少し下って2002年にはこんな記事がありました。

第30回医療功労賞(読売新聞社主催)の様子
去る平成14年1月25日、地域医療に長年貢献してきた方を称える、都表彰受賞者に、
恩師の窪田吹子先生、
私の家庭出産のお師匠さんである神谷整子先生、
藤倉学園理事長の川田仁子先生
が表彰されました。

師匠が神谷せんせいとは…

なぜか、たくさん記録が残っているので探検するといろいろ出てきそうです。

あ〜るあ〜る 2012/08/11 02:07 アーカイブにたくさん資料があるので、とりきめ事項で医療機関がどのように紹介されているか調べてみました。
関連している医療機関の紹介では
2001/4/8 に
−提携病院
だったのが、2002/12/11 には
−連携病院
となり、2004/6/7 から
−受診クリニック
−紹介先医療センター
となっています。
病院からの連携もはなれました とは2003年前後のことでしょう。
その後も2009/2/17 までは
−受診クリニック
−紹介先医療センター
となっています。
2010/6/27 以降はようやく嘱託医療機関ができたようで
—嘱託医療機関
—連携医療機関
—その他の受診クリニック・医療機関
−紹介先医療センター
となっていました。
一方、とりきめ事項の文をみると

2005/3/12 までは、
家庭出産をご希望の方には、「合意書」などの書類を取り交わしてからお引き受けすることになります。
助産師は医療行為を行うことができません。出産時に医療処置が必要と予想される方はお受けできません。
という表現だったのが
2008/4/7以降 「助産所業務ガイドライン」が登場しています。
家庭出産をご希望の方には、「合意書」などの書類を取り交わしてからお引き受けすることになります。
社団法人日本助産師会の決定による「助産所業務ガイドライン」に添って、お引き受けしております。

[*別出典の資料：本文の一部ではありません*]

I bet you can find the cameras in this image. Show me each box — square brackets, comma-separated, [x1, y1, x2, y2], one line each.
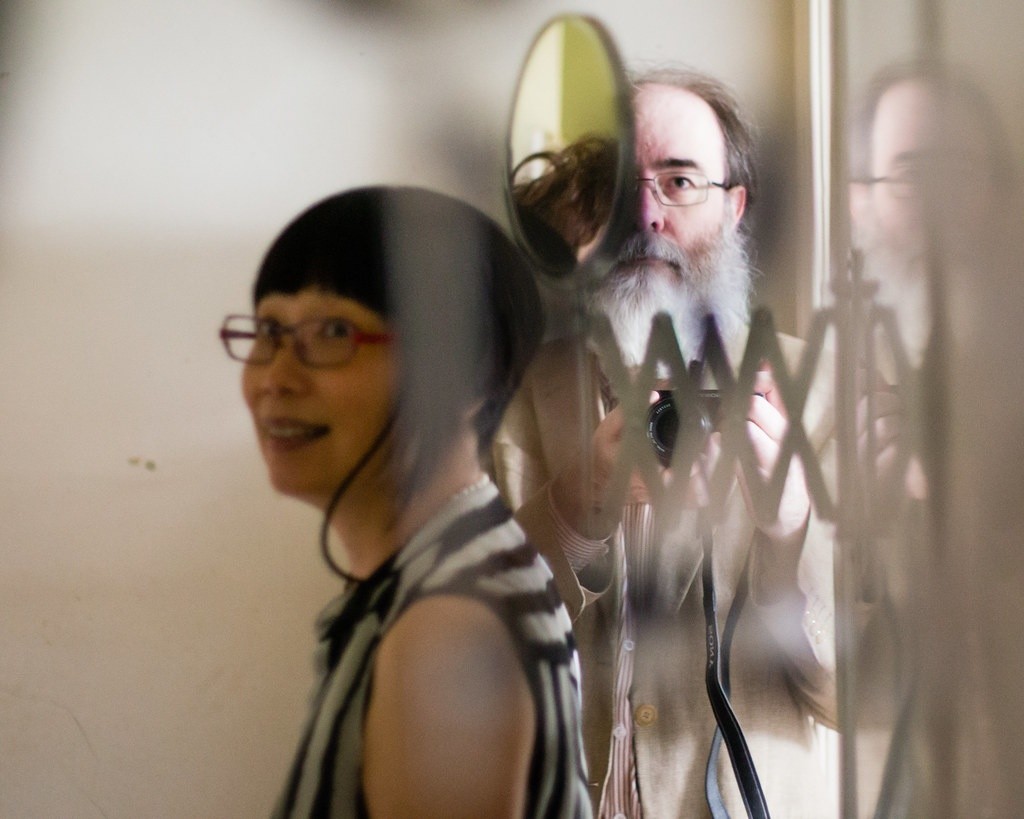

ただ、少なくとも2009/2/17まではご自身のホームページでの嘱託医療機関の紹介はありません。

2010/6/27 からは弁護士が登場します。
家庭出産をご希望の方には、「合意書」などの書類を取り交わしてからお引き受けすることになります。
顧問弁護士 五島丈裕先生(本郷総合法律事務所)
社団法人日本助産師会の決定による「助産所業務ガイドライン」に添って、お引き受けしております。

2009年ごろ何かあったのでしょうか?

ここまで来ると、少々の修正では追いつかないので、いったんホームページをリセットしたくなるのもわかる気がします。

京都の小児科医京都の小児科医 2012/08/11 07:13 >2009年ごろ何かあったのでしょうか?

2009年1月には産科医療補償制度がスタートしました。
http://www.mhlw.go.jp/topics/bukyoku/isei/i-anzen/sanka-iryou/
さらに助産所業務ガイドラインが改定されました。

これらがすべてつながっていると考えるのが自然だと思います。